TEMPO.CO, Jakarta - Polemik laporan Badan Pemeriksa Keuangan terhadap penggunaan anggaran DKI Jakarta kembali mencuat. Pemicunya ialah Dewan Perwakilan Rakyat Daerah yang menggulirkan penyelidikan lewat tim panitia khusus laporan BPK yang diketuai anggota Fraksi Partai Keadilan Sejahtera, Triwisaksana.
Menurut Gubernur DKI Jakarta Basuki Tjahaja Purnama, proses audit hingga penyampaian laporan BPK sudah menyalahi prosedur.
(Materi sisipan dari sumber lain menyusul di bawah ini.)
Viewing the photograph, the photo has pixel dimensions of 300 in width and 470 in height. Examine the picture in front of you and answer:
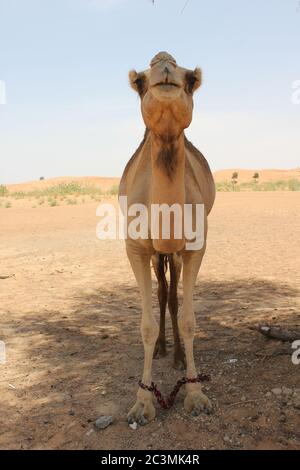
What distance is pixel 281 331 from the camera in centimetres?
482

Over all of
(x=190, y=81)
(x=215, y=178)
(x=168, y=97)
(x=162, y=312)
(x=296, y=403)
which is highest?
(x=215, y=178)

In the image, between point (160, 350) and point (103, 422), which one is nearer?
point (103, 422)

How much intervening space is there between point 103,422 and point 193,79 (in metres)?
2.48

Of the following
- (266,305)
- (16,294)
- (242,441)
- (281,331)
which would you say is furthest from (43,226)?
(242,441)

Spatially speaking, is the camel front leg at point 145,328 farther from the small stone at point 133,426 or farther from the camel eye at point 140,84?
the camel eye at point 140,84

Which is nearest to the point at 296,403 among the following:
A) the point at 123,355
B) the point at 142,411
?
the point at 142,411

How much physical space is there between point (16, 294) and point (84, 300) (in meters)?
1.26

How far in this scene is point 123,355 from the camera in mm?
4941

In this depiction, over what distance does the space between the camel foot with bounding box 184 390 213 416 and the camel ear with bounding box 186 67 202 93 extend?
2246 millimetres

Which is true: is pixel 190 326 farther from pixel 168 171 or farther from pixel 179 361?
pixel 168 171

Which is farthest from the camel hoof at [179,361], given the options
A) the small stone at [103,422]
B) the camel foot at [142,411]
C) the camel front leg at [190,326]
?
the small stone at [103,422]

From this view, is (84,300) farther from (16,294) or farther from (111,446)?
(111,446)

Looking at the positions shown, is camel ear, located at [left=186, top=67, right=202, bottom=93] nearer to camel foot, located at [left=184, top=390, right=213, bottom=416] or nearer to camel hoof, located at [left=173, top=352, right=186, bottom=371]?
camel foot, located at [left=184, top=390, right=213, bottom=416]

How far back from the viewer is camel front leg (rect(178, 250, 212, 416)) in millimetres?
3706
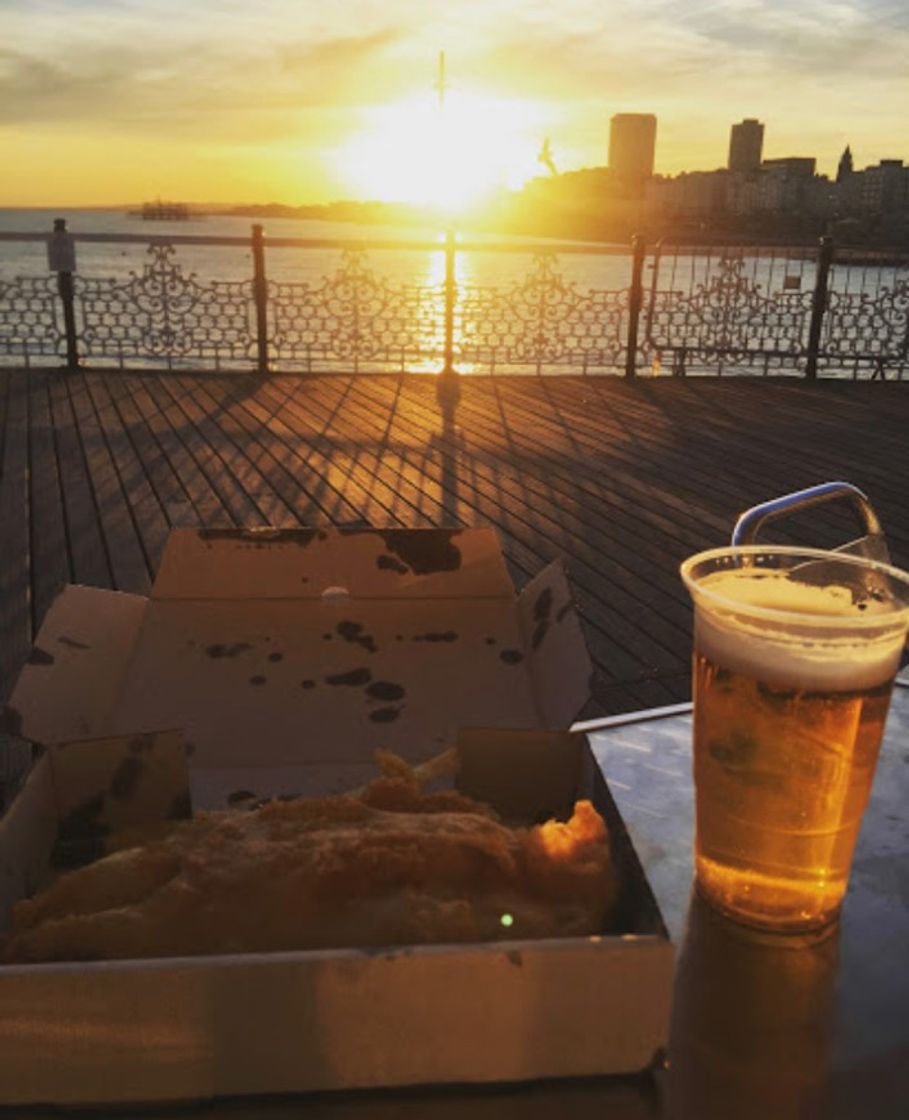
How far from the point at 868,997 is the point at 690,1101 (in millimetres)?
173

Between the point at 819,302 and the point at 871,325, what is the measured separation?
676 mm

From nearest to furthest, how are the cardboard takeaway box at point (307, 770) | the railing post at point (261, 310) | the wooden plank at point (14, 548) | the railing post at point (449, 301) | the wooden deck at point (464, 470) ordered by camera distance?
the cardboard takeaway box at point (307, 770) → the wooden plank at point (14, 548) → the wooden deck at point (464, 470) → the railing post at point (261, 310) → the railing post at point (449, 301)

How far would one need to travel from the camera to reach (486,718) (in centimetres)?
101

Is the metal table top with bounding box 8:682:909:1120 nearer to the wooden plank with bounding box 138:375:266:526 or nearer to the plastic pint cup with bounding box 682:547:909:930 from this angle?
the plastic pint cup with bounding box 682:547:909:930

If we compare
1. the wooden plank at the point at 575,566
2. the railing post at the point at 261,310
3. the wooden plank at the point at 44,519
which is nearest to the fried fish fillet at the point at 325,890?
the wooden plank at the point at 575,566

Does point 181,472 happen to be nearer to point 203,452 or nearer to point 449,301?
point 203,452

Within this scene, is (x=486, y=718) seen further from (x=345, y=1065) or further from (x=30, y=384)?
(x=30, y=384)

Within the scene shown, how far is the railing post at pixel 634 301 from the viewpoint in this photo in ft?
28.7

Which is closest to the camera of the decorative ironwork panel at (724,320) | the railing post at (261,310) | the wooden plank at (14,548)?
the wooden plank at (14,548)

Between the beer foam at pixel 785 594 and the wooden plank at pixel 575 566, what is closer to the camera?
the beer foam at pixel 785 594

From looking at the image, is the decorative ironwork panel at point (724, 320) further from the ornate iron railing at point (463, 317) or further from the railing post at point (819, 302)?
the railing post at point (819, 302)

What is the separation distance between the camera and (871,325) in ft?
31.2

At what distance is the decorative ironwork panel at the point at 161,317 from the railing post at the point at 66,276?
0.15 meters

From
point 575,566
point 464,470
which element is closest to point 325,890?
point 575,566
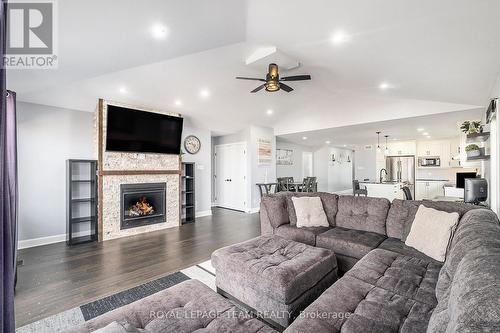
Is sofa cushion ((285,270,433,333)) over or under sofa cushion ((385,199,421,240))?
under

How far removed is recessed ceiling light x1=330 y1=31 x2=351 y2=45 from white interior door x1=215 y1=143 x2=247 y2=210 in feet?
15.2

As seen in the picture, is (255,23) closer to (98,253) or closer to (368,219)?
(368,219)

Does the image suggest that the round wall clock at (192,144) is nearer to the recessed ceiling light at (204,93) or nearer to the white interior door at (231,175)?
the white interior door at (231,175)

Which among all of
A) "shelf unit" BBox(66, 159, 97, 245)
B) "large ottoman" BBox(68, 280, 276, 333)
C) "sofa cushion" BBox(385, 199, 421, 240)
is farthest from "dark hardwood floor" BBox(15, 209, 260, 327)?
"sofa cushion" BBox(385, 199, 421, 240)

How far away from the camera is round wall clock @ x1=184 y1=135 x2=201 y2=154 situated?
19.9 ft

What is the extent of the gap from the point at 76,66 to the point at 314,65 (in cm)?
314

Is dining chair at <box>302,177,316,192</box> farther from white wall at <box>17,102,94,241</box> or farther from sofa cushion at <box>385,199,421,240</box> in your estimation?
white wall at <box>17,102,94,241</box>

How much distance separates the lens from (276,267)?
75.5 inches

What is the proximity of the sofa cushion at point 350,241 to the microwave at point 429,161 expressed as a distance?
7.14 m

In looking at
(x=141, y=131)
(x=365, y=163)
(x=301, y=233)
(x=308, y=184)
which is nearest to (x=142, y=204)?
(x=141, y=131)

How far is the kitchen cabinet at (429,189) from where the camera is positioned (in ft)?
24.6

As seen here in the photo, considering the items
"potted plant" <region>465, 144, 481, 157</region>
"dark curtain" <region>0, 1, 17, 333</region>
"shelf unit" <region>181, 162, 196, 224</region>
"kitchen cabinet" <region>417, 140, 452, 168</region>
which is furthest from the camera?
"kitchen cabinet" <region>417, 140, 452, 168</region>

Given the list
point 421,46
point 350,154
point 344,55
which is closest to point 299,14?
point 344,55

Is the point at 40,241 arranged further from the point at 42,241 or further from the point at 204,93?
the point at 204,93
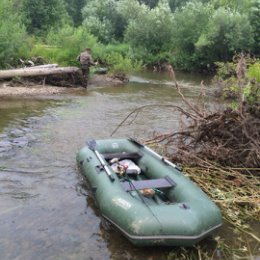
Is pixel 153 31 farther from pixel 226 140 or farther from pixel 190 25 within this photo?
pixel 226 140

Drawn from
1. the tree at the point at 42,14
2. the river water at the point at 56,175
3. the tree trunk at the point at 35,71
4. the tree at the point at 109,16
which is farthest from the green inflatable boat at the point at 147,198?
the tree at the point at 109,16

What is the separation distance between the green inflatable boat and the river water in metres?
0.39

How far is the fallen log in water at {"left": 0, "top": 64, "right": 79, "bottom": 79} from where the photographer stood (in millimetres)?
15367

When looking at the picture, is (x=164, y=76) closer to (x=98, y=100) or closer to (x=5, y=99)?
(x=98, y=100)

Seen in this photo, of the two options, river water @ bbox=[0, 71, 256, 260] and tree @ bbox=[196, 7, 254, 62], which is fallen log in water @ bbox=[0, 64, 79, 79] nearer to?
river water @ bbox=[0, 71, 256, 260]

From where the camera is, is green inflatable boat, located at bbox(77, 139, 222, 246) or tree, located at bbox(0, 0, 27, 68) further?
tree, located at bbox(0, 0, 27, 68)

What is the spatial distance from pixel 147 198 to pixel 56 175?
2317 millimetres

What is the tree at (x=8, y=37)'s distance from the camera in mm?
15935

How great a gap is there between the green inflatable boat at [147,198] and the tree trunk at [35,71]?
8579 millimetres

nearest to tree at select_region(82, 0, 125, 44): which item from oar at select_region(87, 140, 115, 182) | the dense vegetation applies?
the dense vegetation

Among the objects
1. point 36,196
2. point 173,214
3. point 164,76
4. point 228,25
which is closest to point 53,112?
point 36,196

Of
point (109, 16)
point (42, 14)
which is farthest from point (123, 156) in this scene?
point (109, 16)

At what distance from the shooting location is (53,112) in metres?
12.7

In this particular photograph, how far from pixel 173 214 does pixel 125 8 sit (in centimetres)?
3252
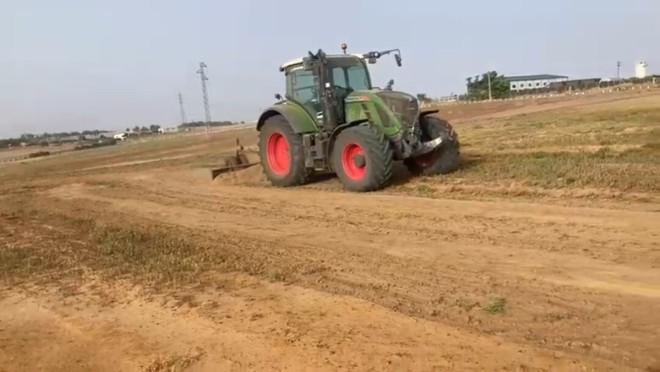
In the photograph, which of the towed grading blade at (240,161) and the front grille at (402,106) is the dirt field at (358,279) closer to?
the front grille at (402,106)

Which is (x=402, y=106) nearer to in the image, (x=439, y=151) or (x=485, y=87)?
(x=439, y=151)

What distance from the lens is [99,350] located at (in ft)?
15.7

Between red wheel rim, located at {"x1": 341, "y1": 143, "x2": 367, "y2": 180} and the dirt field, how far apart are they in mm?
635

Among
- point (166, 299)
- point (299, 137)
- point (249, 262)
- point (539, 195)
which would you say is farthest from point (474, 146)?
point (166, 299)

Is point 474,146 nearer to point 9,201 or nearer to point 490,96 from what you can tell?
point 9,201

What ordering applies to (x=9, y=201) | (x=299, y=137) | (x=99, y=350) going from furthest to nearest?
(x=9, y=201), (x=299, y=137), (x=99, y=350)

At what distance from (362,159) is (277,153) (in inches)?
113

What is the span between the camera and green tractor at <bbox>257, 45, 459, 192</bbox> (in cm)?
1166

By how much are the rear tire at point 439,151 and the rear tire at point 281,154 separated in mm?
2090

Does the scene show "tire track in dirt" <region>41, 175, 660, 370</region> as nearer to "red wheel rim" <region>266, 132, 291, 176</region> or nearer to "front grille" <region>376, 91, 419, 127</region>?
"front grille" <region>376, 91, 419, 127</region>

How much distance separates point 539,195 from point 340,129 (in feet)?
12.9

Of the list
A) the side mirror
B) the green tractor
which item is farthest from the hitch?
the side mirror

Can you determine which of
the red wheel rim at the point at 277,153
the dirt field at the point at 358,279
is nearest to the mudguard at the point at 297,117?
the red wheel rim at the point at 277,153

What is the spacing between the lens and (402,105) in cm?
1196
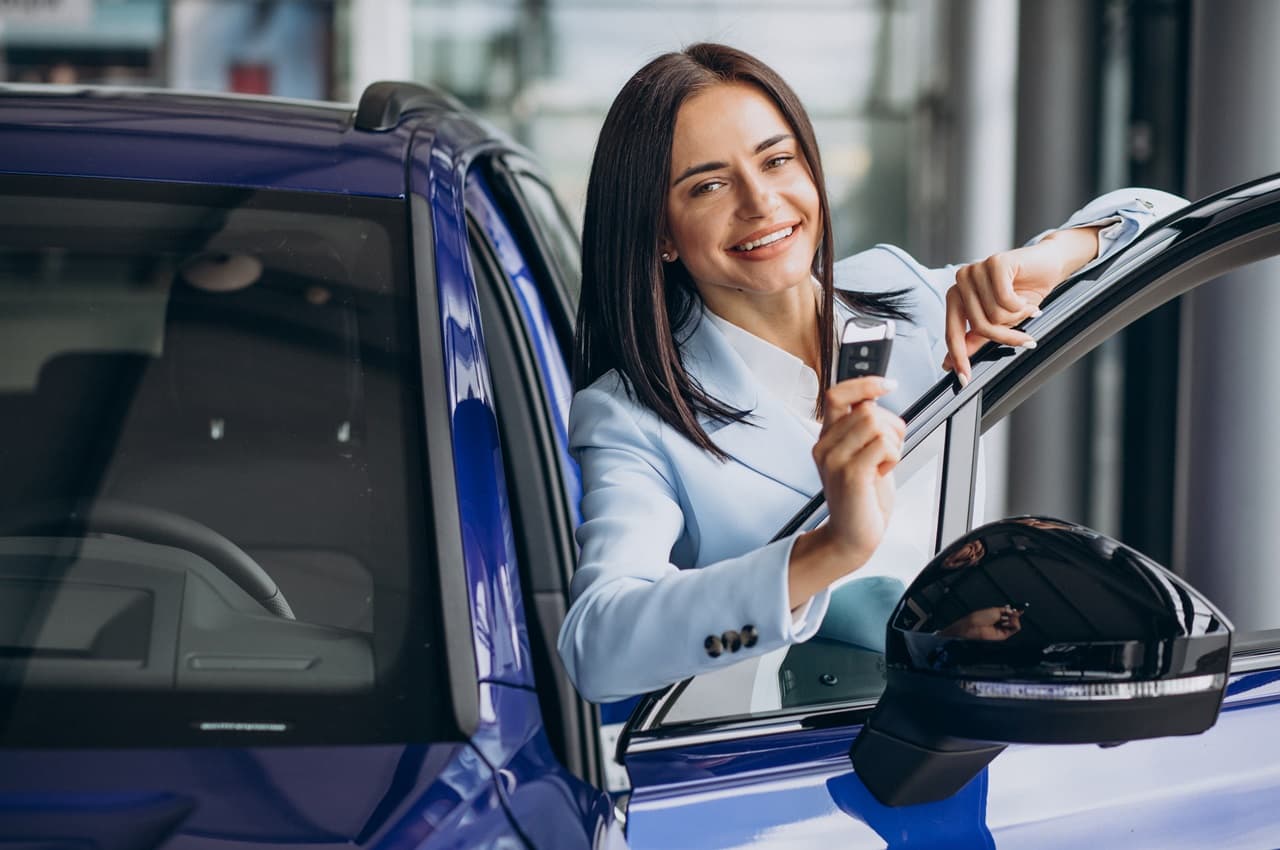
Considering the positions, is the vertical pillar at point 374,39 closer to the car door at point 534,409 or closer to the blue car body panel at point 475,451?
the car door at point 534,409

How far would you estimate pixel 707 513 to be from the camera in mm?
1391

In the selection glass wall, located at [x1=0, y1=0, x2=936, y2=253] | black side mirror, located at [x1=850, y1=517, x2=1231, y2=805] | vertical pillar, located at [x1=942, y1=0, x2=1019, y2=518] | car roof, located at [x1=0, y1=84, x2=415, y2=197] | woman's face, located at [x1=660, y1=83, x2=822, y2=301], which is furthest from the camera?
glass wall, located at [x1=0, y1=0, x2=936, y2=253]

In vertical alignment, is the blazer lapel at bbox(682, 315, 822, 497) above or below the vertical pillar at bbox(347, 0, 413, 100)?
below

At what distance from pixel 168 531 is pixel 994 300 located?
856mm

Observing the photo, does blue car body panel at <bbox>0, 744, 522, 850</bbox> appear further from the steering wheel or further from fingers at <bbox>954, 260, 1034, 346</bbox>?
fingers at <bbox>954, 260, 1034, 346</bbox>

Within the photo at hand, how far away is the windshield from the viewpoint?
4.05 feet

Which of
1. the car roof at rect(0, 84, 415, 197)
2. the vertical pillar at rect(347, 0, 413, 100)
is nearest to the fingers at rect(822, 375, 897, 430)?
the car roof at rect(0, 84, 415, 197)

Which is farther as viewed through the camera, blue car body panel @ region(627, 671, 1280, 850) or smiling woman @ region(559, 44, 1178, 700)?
smiling woman @ region(559, 44, 1178, 700)

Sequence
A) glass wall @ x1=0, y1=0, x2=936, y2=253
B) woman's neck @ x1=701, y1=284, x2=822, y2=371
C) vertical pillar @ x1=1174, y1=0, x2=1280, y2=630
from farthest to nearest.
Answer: glass wall @ x1=0, y1=0, x2=936, y2=253
vertical pillar @ x1=1174, y1=0, x2=1280, y2=630
woman's neck @ x1=701, y1=284, x2=822, y2=371

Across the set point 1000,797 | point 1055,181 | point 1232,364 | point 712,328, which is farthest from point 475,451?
point 1055,181

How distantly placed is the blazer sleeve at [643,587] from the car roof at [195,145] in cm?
44

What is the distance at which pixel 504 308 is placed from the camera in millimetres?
1849

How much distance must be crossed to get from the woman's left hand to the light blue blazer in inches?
4.1

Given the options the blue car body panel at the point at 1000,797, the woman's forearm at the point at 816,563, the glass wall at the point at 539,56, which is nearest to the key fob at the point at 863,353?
the woman's forearm at the point at 816,563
Dia menyebut BPK tak berupaya meminta klarifikasi darinya soal dokumen-dokumen yang dianggap kurang hingga berujung predikat “wajar dengan pengecualian”.
“Laporannya sudah tendensius menuduh saya,” kata Ahok di Balai Kota, Jumat, 7 Agustus 2015. Ahok menjelaskan, sebelum BPK membacakan laporan akhir, seharusnya ada draft laporan yang dikirimkan kepadanya.
Hal itu bertujuan agar Pemerintah Provinsi DKI bisa melengkapi semua dokumen yang kurang sekaligus memberi penjelasan. “BPK tak datang menemui saya, dan dokumen yang kami kirim juga ditolak,” ucap Ahok.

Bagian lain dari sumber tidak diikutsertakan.